• TAREFAS A REALIZAR:
• 1. Resuma em duas frases o texto sobre o impacto das imagens idealizadas de mulheres.
• 2. Prossiga o texto sobre o impacto das imagens idealizadas de mulheres a partir da sua última frase.

Acima de tudo, por muito que estas mulheres não existam na vida real, afetam diretamente mulheres e meninas que existem. Se já pode ser nocivo para uma mulher adulta, imaginem o que pode fazer a uma adolescente com complexos em relação ao seu corpo. Neste contexto, os estudos realizados pela marca Dove demonstraram que 1 em cada 3 mulheres sente-se pressionada em modificar a sua aparência graças às imagens que consome online; e que 1 em cada 5 mulheres até ao 18 anos estaria disposta a sacrificar até 5 anos de vida, se isso lhes garantisse o seu ideal de beleza.

• MATERIAL FORNECIDO:
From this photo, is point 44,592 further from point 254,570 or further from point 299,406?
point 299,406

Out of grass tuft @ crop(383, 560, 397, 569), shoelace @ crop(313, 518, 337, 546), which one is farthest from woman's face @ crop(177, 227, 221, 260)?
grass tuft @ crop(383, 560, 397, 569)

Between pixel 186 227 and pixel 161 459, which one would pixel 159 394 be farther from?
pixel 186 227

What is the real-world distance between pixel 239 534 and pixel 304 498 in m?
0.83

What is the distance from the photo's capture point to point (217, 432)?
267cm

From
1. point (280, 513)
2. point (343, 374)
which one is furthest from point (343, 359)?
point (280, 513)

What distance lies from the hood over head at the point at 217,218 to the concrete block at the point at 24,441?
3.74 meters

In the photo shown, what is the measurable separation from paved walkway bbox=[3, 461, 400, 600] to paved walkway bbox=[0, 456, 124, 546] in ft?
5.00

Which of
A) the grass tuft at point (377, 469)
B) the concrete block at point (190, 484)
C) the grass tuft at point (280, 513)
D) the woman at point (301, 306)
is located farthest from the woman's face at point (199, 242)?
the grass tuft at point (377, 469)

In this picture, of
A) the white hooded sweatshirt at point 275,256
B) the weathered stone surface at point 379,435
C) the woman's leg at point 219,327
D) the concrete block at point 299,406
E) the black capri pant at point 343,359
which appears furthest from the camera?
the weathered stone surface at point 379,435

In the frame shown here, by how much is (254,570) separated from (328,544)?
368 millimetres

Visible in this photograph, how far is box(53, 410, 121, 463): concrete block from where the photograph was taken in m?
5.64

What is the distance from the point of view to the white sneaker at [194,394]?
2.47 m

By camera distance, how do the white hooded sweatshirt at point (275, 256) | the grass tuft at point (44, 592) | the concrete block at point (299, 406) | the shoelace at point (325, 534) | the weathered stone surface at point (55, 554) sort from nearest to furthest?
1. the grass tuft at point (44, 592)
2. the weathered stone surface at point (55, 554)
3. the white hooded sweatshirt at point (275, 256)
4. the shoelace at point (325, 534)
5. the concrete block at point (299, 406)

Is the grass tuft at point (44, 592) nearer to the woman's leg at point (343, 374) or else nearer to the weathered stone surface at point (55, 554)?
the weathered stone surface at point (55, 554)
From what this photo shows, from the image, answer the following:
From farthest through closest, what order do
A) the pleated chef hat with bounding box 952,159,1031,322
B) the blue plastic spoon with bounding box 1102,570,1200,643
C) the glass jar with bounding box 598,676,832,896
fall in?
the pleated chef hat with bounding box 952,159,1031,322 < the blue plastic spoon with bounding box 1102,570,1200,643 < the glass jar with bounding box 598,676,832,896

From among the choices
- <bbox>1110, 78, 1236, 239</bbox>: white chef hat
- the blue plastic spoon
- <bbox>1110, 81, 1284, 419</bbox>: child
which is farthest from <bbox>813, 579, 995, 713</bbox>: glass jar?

• RESPOSTAS:
• 1. Embora as mulheres dessas imagens não existam na vida real, afetam diretamente mulheres e meninas reais e podem ser ainda mais nocivas para uma adolescente com complexos em relação ao corpo. Segundo estudos da Dove, 1 em cada 3 mulheres sente-se pressionada a modificar a aparência por causa das imagens que consome online, e 1 em cada 5 mulheres até aos 18 anos estaria disposta a sacrificar até 5 anos de vida para alcançar o seu ideal de beleza.

• 2.
Se 20% das raparigas dariam até 5 anos de vida para ter o corpo que mais desejam, acham que um concurso de mulheres idealizadas por AI, criadas com tal pormenor que parecem reais, vai ajudar em quê? Não vai ajudar em nada, só vai piorar. Nenhuma das concorrentes é plus size. Nenhuma tem celulite, estrias, assimetria facial, borbulhas, textura de pele. No entanto, todas as mulheres reais de forma natural têm tudo isto ao longo da sua vida. Este concurso MIss AI não é uma disputa entre diferentes criações de personagens mulheres, é um concurso de diferentes pacotes de estereótipos de beleza.
Uma coisa é certa: se mudássemos tudo o que nos incomoda no nosso corpo, encontraríamos mais coisas. Esta busca insana por um ideal de beleza é uma estrada perigosa sem fim.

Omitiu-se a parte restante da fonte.